RETO 1 -
Indica si cada afirmación concuerda con el fragmento sobre Malick que aparece más abajo. Responde sí o no y cita textualmente las palabras del fragmento que lo deciden: (a) Martin Sheen protagonizó Badlands; (b) Brad Pitt aseguró que sin duda volvería a repetir un rodaje como el de El árbol de la vida; (c) Jack Fisk fue diseñador de producción de todas las películas de Malick.
== FRAGMENTO DEL TEXTO
Quienes han trabajado con él, están de acuerdo en que es una experiencia única. En 1978, Martin Sheen, protagonista de Badlands, declaró en una entrevista: "Trabajando con él fue la primera vez que estuve relajado frente a la cámara. Sabía que lo que habíamos hecho era especial. Nunca más estaré tan bien como lo estuve en esa película."
Por su lado, Brad Pitt no se ha mostrado tan seguro con lo vivido en la filmación de El árbol de la vida: "No sé si volvería a repetir un rodaje como éste, me dejó exhausto. De Malick aprendí que debes vivir el momento en el rodaje y que no puedes planificar muy bien el futuro".
El nominado al Oscar, Jack Fisk, diseñador de producción de todas las películas de Malick, es uno de los que mejor lo conoce y entiende su forma de trabajo: "No hace cine de manera tradicional. No entiende lo que es iluminar en una sola parte del set o en una única dirección. Cambia de dirección como cambia el sol, siempre mantiene todo con iluminación de fondo. Trabajo como a él le gusta. Es único". Mientras, Colin Farell protagonista de El nuevo mundo, ha dicho: "No se trata de que sea fácil, se trata de disfrutarlo y lo disfruté. Volvería a hacerlo". El español Javier Bardem, uno de los protagonistas de la nueva película que Malick ya filmó y aún sin título definitivo, lo definió como "un humanista y un creador excepcional. Alguien muy, muy tímido".
Contemplativas y atípicas, sus películas ya se abrieron al extravío y al exceso. Habrá que esperar el estreno de El árbol de la vida en agosto en Chile para saber si tanta poesía audiovisual sigue siendo cine. Pero de cualquier forma, la experiencia no será quizás no perfecta, pero sí única.
====
== DATOS EXTRAÍDOS
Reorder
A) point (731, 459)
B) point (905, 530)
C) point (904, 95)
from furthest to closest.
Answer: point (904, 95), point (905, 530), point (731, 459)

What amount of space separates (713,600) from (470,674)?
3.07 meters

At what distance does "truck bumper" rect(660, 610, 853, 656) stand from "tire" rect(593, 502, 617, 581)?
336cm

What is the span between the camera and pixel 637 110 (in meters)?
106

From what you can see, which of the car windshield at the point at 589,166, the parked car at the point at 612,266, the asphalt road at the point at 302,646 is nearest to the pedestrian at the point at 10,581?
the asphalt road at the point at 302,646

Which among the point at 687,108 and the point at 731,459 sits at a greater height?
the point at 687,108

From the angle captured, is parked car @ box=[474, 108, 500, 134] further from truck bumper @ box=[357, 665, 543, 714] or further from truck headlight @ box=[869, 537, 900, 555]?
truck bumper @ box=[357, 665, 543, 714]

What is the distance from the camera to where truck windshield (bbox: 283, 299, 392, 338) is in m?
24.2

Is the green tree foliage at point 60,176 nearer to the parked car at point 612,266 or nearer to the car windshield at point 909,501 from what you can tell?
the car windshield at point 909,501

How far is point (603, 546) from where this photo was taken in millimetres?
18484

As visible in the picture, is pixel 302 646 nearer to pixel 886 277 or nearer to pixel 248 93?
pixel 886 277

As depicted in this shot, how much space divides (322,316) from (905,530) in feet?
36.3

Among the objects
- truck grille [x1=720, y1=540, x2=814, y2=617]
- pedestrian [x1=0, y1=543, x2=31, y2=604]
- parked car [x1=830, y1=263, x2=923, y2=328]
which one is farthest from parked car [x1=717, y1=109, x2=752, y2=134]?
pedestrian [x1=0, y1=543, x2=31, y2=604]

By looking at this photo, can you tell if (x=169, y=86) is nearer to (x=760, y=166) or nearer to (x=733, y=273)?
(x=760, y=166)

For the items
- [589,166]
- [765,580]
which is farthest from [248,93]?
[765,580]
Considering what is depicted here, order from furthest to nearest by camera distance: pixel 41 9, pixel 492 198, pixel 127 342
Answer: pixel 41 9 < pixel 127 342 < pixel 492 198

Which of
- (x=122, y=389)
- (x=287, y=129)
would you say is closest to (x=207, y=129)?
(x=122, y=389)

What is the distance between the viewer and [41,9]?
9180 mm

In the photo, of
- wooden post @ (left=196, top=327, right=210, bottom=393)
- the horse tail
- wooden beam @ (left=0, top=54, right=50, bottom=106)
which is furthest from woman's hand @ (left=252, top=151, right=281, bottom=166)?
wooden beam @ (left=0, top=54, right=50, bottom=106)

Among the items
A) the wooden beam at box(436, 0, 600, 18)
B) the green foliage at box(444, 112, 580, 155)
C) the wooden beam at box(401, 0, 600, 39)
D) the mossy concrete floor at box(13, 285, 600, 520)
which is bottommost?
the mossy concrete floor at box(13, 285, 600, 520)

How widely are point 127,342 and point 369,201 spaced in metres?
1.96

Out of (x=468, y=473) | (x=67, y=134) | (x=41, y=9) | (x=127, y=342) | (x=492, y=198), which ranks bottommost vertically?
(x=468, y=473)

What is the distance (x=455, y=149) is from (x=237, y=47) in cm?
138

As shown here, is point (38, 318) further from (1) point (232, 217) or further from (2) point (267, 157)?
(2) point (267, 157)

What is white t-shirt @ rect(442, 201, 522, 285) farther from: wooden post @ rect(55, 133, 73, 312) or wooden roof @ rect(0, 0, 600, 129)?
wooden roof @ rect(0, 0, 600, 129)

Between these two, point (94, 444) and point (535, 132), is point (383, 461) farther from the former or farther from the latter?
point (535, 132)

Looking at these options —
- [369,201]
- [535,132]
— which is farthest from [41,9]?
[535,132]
====
RETO 2 -
Por favor, presenta como tabla Markdown las líneas de las entradas, desde la primera hasta la línea que contiene «Answer: pixel 41», ambas incluidas. Omite las líneas en blanco y usa las columnas Fila y Línea.

RESULTADO 1 -
(a) Sí: «Martin Sheen, protagonista de Badlands».
(b) No: «No sé si volvería a repetir un rodaje como éste, me dejó exhausto».
(c) Sí: «diseñador de producción de todas las películas de Malick».

RESULTADO 2 -
| Fila | Línea |
|---|---|
| 1 | Reorder |
| 2 | A) point (731, 459) |
| 3 | B) point (905, 530) |
| 4 | C) point (904, 95) |
| 5 | from furthest to closest. |
| 6 | Answer: point (904, 95), point (905, 530), point (731, 459) |
| 7 | What amount of space separates (713,600) from (470,674)? |
| 8 | 3.07 meters |
| 9 | At what distance does "truck bumper" rect(660, 610, 853, 656) stand from "tire" rect(593, 502, 617, 581)? |
| 10 | 336cm |
| 11 | What is the span between the camera and pixel 637 110 (in meters)? |
| 12 | 106 |
| 13 | From what you can see, which of the car windshield at the point at 589,166, the parked car at the point at 612,266, the asphalt road at the point at 302,646 is nearest to the pedestrian at the point at 10,581? |
| 14 | the asphalt road at the point at 302,646 |
| 15 | Which among the point at 687,108 and the point at 731,459 sits at a greater height? |
| 16 | the point at 687,108 |
| 17 | From the angle captured, is parked car @ box=[474, 108, 500, 134] further from truck bumper @ box=[357, 665, 543, 714] or further from truck headlight @ box=[869, 537, 900, 555]? |
| 18 | truck bumper @ box=[357, 665, 543, 714] |
| 19 | What is the distance from the camera to where truck windshield (bbox: 283, 299, 392, 338) is in m? |
| 20 | 24.2 |
| 21 | Is the green tree foliage at point 60,176 nearer to the parked car at point 612,266 or nearer to the car windshield at point 909,501 from what you can tell? |
| 22 | the car windshield at point 909,501 |
| 23 | How far is point (603, 546) from where this photo was taken in millimetres? |
| 24 | 18484 |
| 25 | As visible in the picture, is pixel 302 646 nearer to pixel 886 277 or nearer to pixel 248 93? |
| 26 | pixel 886 277 |
| 27 | As depicted in this shot, how much space divides (322,316) from (905,530) in feet? |
| 28 | 36.3 |
| 29 | Among the objects |
| 30 | - truck grille [x1=720, y1=540, x2=814, y2=617] |
| 31 | - pedestrian [x1=0, y1=543, x2=31, y2=604] |
| 32 | - parked car [x1=830, y1=263, x2=923, y2=328] |
| 33 | which one is farthest from parked car [x1=717, y1=109, x2=752, y2=134]? |
| 34 | pedestrian [x1=0, y1=543, x2=31, y2=604] |
| 35 | By looking at this photo, can you tell if (x=169, y=86) is nearer to (x=760, y=166) or nearer to (x=733, y=273)? |
| 36 | (x=760, y=166) |
| 37 | For the items |
| 38 | - [589,166] |
| 39 | - [765,580] |
| 40 | which is farthest from [248,93]? |
| 41 | [765,580] |
| 42 | Considering what is depicted here, order from furthest to nearest by camera distance: pixel 41 9, pixel 492 198, pixel 127 342 |
| 43 | Answer: pixel 41 9 < pixel 127 342 < pixel 492 198 |